Did Doran conceive that the play would be more
acceptable to the audience at The Swan if he denied the devil his ‘touch’ on
Frank? There may be some reason to suspect that he ducked out of potentially
difficult moments. I cannot conceive for a moment why Faye Castelow as the
wretched Susan, brought in by her father as a corpse in a coffin, did not, as
the text requires, open her eye to glare accusingly at her murderer, Frank, who
cries out: 'For pities sake, remove her: see, she stares with one broad open eye still in my face.' Did
he not understand it? Did he blench at it? Either explanation is
unsatisfactory. Elizabeth Sawyer, as the play mentions in passing, was
one-eyed. The moment passes from the evil supernatural of Mother Sawyer, to the
dead Susan, now operating in the realm of the good supernatural, like a corpse
bleeding afresh in the presence of the murderer. Interestingly, Liz Crowther as
the mad Anne Radcliffe did in extremis,
see the devil, and that was very effective.

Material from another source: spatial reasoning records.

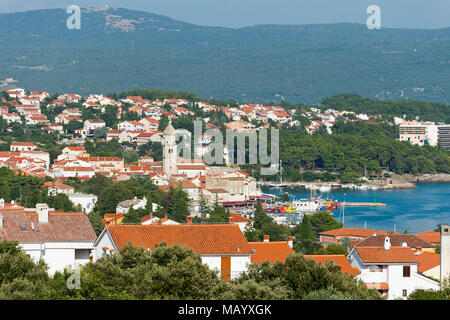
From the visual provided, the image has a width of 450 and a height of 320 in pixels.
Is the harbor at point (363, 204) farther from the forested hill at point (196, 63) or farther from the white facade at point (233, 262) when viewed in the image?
the forested hill at point (196, 63)

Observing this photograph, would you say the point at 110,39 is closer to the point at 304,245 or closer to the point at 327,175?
the point at 327,175

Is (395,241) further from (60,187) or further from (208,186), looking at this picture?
(208,186)

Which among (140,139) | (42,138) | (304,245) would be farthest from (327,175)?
(304,245)

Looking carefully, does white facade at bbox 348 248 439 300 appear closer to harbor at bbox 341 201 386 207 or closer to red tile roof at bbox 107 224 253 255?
red tile roof at bbox 107 224 253 255

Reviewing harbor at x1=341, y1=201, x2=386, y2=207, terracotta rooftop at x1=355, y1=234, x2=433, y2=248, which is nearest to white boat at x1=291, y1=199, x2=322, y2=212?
harbor at x1=341, y1=201, x2=386, y2=207

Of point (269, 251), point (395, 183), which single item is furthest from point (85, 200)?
point (395, 183)

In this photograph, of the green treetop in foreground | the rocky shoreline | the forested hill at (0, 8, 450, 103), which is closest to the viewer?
the green treetop in foreground
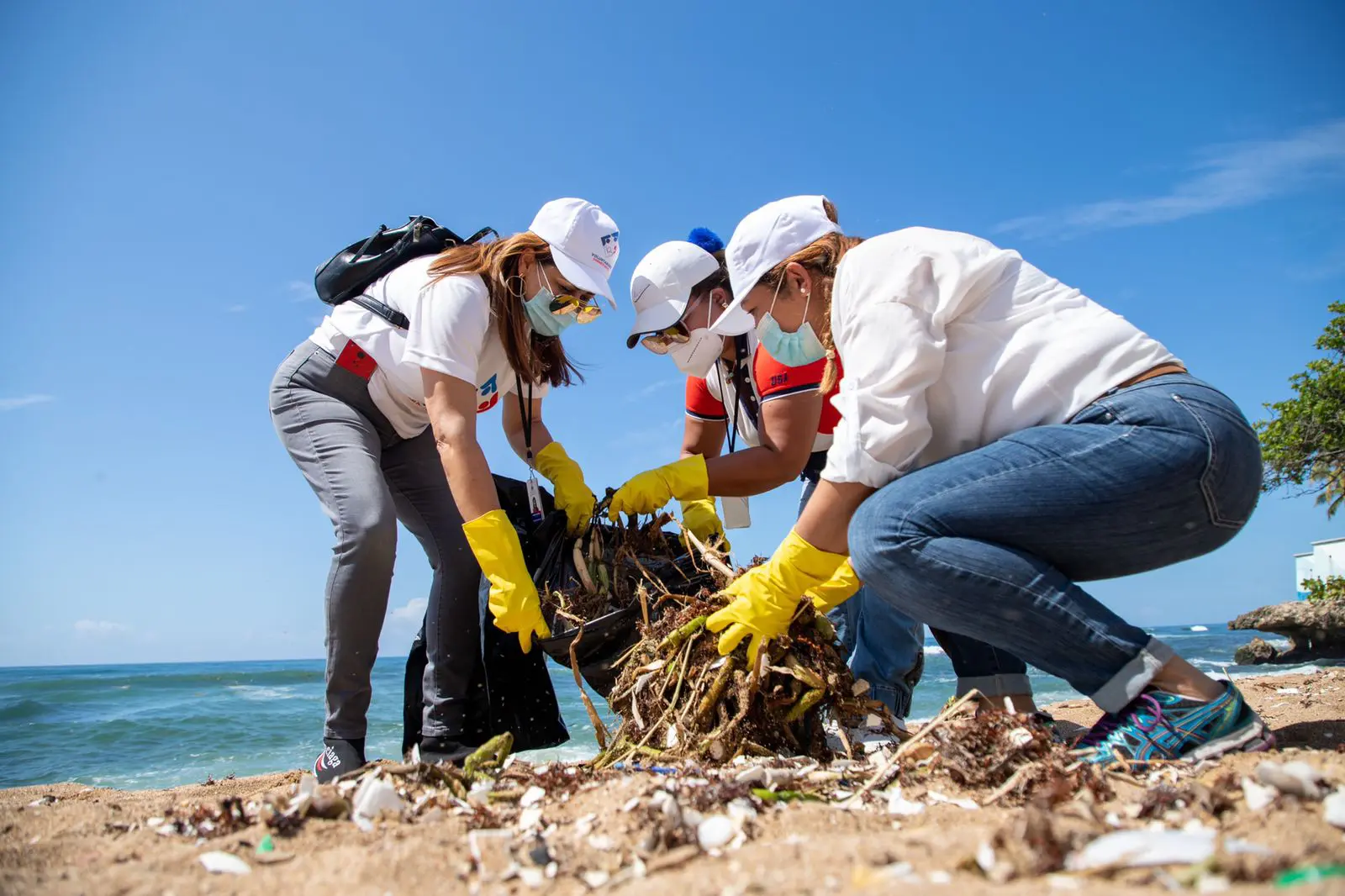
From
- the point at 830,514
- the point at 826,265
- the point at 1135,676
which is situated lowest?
the point at 1135,676

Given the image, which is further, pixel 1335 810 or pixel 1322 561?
pixel 1322 561

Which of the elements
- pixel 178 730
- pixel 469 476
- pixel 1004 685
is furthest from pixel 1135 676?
pixel 178 730

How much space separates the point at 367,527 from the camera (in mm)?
2951

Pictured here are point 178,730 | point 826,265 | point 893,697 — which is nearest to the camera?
point 826,265

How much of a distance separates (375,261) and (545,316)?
0.74 meters

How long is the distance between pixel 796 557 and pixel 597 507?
1.27 meters

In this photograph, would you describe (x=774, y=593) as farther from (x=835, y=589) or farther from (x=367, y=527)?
(x=367, y=527)

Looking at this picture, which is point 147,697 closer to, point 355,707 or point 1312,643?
point 355,707

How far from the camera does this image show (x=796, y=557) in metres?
2.43

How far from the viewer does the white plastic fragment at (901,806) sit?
1803 mm

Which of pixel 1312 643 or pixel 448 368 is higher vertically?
pixel 448 368

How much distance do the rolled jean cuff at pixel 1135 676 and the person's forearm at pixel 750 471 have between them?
1769mm

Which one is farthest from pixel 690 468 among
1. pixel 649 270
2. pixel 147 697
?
pixel 147 697

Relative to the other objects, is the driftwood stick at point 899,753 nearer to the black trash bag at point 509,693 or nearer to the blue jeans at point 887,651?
the blue jeans at point 887,651
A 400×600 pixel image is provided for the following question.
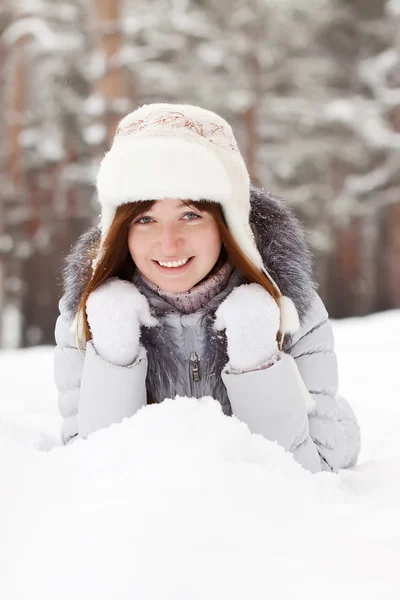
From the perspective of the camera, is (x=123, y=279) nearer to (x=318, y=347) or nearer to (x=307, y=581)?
(x=318, y=347)

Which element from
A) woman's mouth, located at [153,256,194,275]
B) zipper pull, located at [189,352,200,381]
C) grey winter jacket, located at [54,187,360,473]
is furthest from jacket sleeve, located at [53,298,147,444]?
woman's mouth, located at [153,256,194,275]

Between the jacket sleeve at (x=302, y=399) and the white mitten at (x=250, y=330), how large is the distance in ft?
0.16

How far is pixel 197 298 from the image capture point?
7.29ft

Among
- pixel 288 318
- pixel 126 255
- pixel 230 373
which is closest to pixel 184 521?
pixel 230 373

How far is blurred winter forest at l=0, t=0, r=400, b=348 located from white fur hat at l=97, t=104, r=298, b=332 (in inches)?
338

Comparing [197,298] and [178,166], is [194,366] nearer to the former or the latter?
[197,298]

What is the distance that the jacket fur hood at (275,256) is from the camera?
7.43 ft

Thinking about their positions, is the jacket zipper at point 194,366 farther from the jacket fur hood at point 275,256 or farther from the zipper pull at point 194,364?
the jacket fur hood at point 275,256

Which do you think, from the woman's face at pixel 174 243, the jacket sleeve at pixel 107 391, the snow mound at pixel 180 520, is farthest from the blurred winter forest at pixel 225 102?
the snow mound at pixel 180 520

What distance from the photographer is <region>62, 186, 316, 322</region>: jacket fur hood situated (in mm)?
2266

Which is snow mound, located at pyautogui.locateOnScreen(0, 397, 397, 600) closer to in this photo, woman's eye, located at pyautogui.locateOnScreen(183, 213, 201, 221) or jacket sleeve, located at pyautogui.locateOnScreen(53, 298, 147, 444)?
jacket sleeve, located at pyautogui.locateOnScreen(53, 298, 147, 444)

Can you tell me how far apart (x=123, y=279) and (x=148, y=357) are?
1.00 ft

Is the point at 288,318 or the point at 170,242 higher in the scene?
the point at 170,242

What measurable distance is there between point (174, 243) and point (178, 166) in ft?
0.79
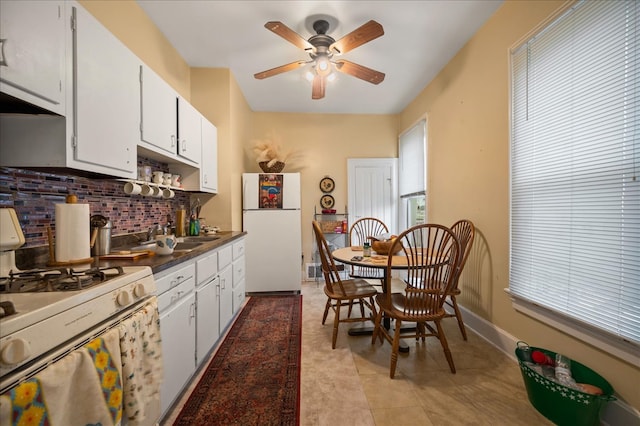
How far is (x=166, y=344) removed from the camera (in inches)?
54.0

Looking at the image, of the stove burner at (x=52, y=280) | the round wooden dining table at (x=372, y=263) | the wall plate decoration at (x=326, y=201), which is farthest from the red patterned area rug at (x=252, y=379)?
the wall plate decoration at (x=326, y=201)

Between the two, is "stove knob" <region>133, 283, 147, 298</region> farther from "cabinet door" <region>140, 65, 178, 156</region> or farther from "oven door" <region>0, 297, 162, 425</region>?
"cabinet door" <region>140, 65, 178, 156</region>

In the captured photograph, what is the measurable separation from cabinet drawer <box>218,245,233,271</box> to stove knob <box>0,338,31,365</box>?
5.01 ft

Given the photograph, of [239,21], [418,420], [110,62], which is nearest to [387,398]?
[418,420]

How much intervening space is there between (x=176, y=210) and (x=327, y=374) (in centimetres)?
217

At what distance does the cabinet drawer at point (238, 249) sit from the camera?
8.44ft

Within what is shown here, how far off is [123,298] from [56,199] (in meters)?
0.91

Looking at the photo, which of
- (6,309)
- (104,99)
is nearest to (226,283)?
(104,99)

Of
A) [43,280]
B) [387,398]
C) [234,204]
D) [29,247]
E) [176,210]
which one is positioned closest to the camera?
[43,280]

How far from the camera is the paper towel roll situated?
1243mm

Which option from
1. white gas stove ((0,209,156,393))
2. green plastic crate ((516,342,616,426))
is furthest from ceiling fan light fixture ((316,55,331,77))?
green plastic crate ((516,342,616,426))

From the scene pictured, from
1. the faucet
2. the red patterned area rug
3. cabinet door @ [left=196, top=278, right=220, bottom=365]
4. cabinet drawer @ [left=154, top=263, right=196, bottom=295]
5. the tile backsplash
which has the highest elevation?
the tile backsplash

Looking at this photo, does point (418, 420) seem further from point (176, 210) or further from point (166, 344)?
point (176, 210)

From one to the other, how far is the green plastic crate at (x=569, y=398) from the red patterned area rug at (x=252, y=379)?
1.33 metres
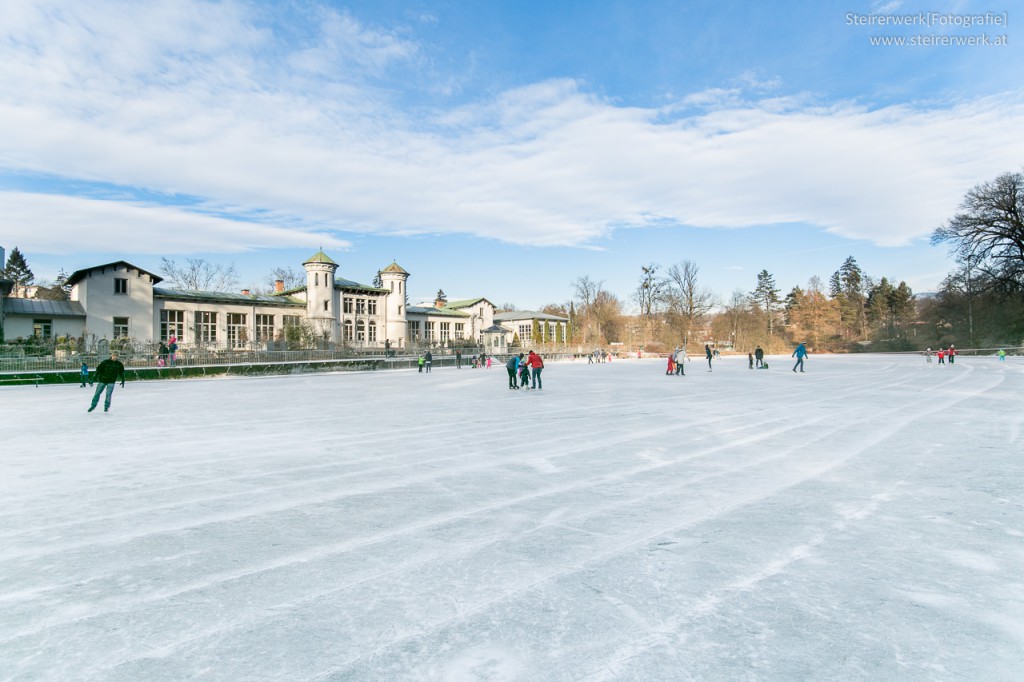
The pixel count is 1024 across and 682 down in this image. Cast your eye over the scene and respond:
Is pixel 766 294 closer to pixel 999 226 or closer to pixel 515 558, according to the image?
pixel 999 226

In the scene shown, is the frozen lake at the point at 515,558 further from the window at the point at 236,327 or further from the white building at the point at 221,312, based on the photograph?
the window at the point at 236,327

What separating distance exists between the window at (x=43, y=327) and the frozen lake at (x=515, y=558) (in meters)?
35.1

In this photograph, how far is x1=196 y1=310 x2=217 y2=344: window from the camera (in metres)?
42.1

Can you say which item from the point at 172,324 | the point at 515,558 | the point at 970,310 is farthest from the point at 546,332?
the point at 515,558

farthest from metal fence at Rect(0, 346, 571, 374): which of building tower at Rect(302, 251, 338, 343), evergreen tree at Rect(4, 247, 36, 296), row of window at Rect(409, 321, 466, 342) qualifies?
evergreen tree at Rect(4, 247, 36, 296)

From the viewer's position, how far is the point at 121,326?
3809cm

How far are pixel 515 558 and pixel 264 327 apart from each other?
4738 cm

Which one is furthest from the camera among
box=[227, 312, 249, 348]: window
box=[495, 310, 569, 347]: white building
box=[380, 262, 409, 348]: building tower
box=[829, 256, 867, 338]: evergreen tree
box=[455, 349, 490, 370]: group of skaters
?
box=[829, 256, 867, 338]: evergreen tree

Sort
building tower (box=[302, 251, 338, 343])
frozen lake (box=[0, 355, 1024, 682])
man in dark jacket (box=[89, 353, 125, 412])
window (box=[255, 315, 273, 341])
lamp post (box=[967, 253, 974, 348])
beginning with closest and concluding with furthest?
frozen lake (box=[0, 355, 1024, 682])
man in dark jacket (box=[89, 353, 125, 412])
window (box=[255, 315, 273, 341])
building tower (box=[302, 251, 338, 343])
lamp post (box=[967, 253, 974, 348])

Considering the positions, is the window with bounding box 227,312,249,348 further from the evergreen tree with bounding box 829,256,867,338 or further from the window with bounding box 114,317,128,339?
the evergreen tree with bounding box 829,256,867,338

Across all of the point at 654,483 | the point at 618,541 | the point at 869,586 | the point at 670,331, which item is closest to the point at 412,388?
the point at 654,483

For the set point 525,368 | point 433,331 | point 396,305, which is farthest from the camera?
point 433,331

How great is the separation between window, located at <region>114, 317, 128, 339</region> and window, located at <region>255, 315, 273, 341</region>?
30.4ft

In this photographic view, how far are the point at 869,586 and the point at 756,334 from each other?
7362cm
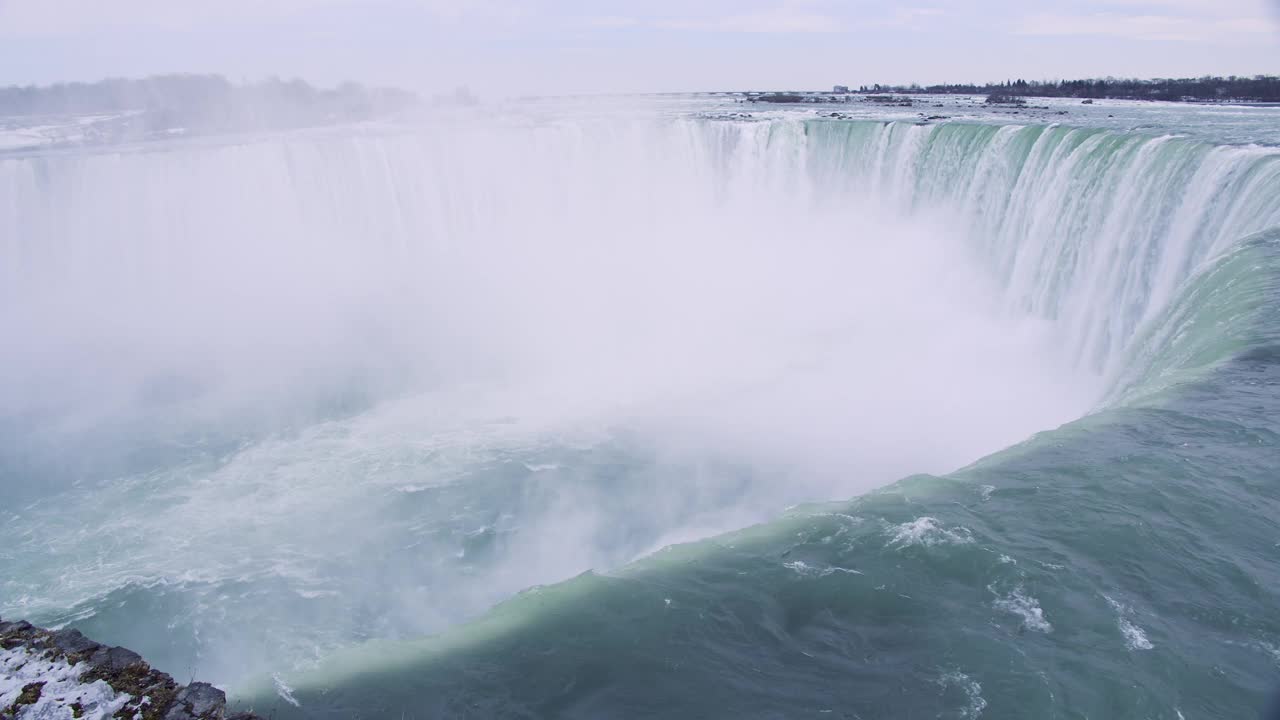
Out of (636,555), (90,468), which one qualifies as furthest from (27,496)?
(636,555)

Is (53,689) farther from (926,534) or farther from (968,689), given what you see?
(926,534)

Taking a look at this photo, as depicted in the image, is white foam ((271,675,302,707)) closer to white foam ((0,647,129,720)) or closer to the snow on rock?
the snow on rock

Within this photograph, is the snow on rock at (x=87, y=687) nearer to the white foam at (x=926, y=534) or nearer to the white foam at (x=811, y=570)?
the white foam at (x=811, y=570)

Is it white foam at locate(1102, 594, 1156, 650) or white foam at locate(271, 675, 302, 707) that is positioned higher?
white foam at locate(1102, 594, 1156, 650)

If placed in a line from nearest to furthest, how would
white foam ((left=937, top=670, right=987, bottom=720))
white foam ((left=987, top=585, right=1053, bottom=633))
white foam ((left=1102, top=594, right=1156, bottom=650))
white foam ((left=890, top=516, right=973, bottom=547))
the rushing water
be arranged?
white foam ((left=937, top=670, right=987, bottom=720)), white foam ((left=1102, top=594, right=1156, bottom=650)), white foam ((left=987, top=585, right=1053, bottom=633)), the rushing water, white foam ((left=890, top=516, right=973, bottom=547))

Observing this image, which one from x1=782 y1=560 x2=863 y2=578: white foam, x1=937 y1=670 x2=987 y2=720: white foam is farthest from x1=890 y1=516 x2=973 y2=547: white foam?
x1=937 y1=670 x2=987 y2=720: white foam

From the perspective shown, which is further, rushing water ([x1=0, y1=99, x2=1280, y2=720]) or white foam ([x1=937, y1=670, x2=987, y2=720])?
rushing water ([x1=0, y1=99, x2=1280, y2=720])

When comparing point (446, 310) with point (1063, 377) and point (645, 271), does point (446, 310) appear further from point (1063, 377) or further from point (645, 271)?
point (1063, 377)
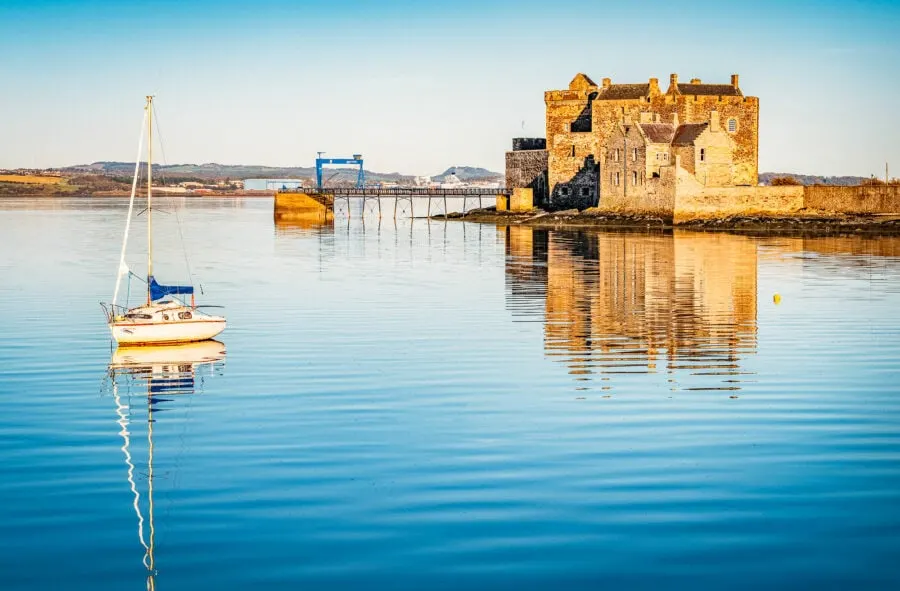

My students were most bemused by the end, unable to
believe the level of forgiveness extended to Frank by Old Carter and the other
villagers. Once again, I had to feel that Eileen Atkins’ Mother Sawyer, going
more or less quietly to her fate, was partly to blame. There wasn’t a strong
enough contrast established between her partial repentance (but actually it is quite
clear admission of insufficient contrition when she says she wishes she still had Tom to help her) and Frank’s lengthy words before
his exit to the gallows. The dramatists overreached, and thought they could
finesse this contrast, and perhaps it did work for the audience in 1621, ever
willing to hear penitent sinners. For us, it’s just another display of Frank’s
glib way with words. The more sincere he tries to sound, the worse he sounds (at least to us).
The villagers were all rather clean looking. Come
on now, Old Banks is under demonic compulsion to kiss his cow’s backside every ten
times an hour. Can’t he be a bit a bit mucky-faced as a result? The morris dance
was superb: an adequate sort of dance was going on until Tom and devil dog gets
hold of Old Sawgut’s fiddle, and plays, and then a frenzy descends on all participants
and witnesses to the dance. Cuddy Bank's hobby horse was a horse's skull, as in the witchcraft art of Oostsanen or others up to Jan Svankmajer.
Suitably unchristian looking morris men. |
Dafydd Llyr Thomas could have been tubbier still as Cuddy
Banks, the role Rowley wrote for himself. The scene where Tom assumes the shape
of Kate Carter to lure Cuddy into a pond was surprisingly effective. I think
the actress must have filled her voluminous skirts with a mist of dry ice, she
floated all the way across the apron stage on wreathes of smoke. The final
expository dialogue between Cuddy and Tom was rather wearing. I don’t think it
has to be, but that Jay Simpson was coasting on the strength of how super he
looks, and Daffyd Llyr Thomas was still too much in role as Cuddy. Both
characters are slightly out of their usual parts here, the dog oddly inclined
to reveal, Cuddy more intelligent than usual. I think they could have done that
dialogue with less performance, and greater lucidity and speed.